- **作业要求**: 将下面这篇关于用A*算法做最快路线推荐的文本一字不差地完整重写一遍。

Empowering A* Algorithm With Neuralized Variational Heuristics for Fastest Route Recommendation

IEEE TKDE 2023

Paper
无开源代码

0. Summary

0.1 本文解决的问题

把路线推荐算法当作路线规划问题，使用A*算法。SOTA模型使用神经网络估计g()和h()函数。

h()不应当被过度估计，否则会产生次优解。
g()应当足够精确。现有方法分别预测每一个边的时间，最后把所有时间相加。应当结合已通过路径的上下文和顺序性特征，预测整个路径的通过时间。

0.2 本文的主要贡献

用序列模型预测整个已通过路径的时间。
提出使用variational inference学习h()的分布，因此可以获得一个admissible的（高置信的）h()值，避免次优解。
用GAN生成类似g()估计器的路径表示，用于把g()中获得的最快路径信息传输给h()

1. Background

路径推荐任务：基于历史路径数据，给定source node 和 destination node，预测 most likely route。

1.1 Baselines

NASF: 使用A*和神经网络估计g()和h()

1.2 Problem Formulation

最佳路径 $p^*$ 由路网图 $G=(V, E)$ 和 query $q=[v_s,v_d]$ 预测得到：

p^*=\mathcal{F}(G,q)

A*算法:

g(): observable path / path-aware

h(): path-blind

f(\cdot)=g(\cdot)+h(\cdot)

[数据集条目]
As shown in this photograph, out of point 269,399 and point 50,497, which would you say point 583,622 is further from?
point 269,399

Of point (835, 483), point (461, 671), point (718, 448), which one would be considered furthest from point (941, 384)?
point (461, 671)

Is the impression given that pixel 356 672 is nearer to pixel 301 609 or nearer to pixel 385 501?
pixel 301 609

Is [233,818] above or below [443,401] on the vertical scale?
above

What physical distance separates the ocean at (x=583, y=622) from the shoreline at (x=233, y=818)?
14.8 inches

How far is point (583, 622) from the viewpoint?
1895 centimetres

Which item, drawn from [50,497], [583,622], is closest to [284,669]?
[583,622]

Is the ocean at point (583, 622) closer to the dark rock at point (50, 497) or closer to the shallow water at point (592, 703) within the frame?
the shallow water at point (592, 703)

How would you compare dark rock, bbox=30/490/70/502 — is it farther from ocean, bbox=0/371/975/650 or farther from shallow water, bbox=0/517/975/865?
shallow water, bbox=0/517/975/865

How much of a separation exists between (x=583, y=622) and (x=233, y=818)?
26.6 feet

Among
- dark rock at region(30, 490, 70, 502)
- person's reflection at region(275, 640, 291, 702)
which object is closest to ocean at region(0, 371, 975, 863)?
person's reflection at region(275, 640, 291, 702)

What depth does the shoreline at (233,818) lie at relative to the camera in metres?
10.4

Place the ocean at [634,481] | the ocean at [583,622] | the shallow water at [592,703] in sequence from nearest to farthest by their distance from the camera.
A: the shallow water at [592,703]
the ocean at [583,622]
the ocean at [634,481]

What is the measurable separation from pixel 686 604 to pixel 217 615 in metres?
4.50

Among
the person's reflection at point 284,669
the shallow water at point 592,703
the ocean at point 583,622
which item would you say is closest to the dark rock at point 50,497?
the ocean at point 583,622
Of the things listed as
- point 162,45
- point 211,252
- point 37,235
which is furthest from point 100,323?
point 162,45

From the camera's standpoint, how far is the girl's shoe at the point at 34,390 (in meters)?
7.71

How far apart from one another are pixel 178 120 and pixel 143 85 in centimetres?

- **回答内容**:
Empowering A* Algorithm With Neuralized Variational Heuristics for Fastest Route Recommendation

IEEE TKDE 2023

Paper
无开源代码

0. Summary

0.1 本文解决的问题

把路线推荐算法当作路线规划问题，使用A*算法。SOTA模型使用神经网络估计g()和h()函数。

h()不应当被过度估计，否则会产生次优解。
g()应当足够精确。现有方法分别预测每一个边的时间，最后把所有时间相加。应当结合已通过路径的上下文和顺序性特征，预测整个路径的通过时间。

0.2 本文的主要贡献

用序列模型预测整个已通过路径的时间。
提出使用variational inference学习h()的分布，因此可以获得一个admissible的（高置信的）h()值，避免次优解。
用GAN生成类似g()估计器的路径表示，用于把g()中获得的最快路径信息传输给h()

1. Background

路径推荐任务：基于历史路径数据，给定source node 和 destination node，预测 most likely route。

1.1 Baselines

NASF: 使用A*和神经网络估计g()和h()

1.2 Problem Formulation

最佳路径 $p^*$ 由路网图 $G=(V, E)$ 和 query $q=[v_s,v_d]$ 预测得到：

p^*=\mathcal{F}(G,q)

A*算法:

g(): observable path / path-aware

h(): path-blind

f(\cdot)=g(\cdot)+h(\cdot)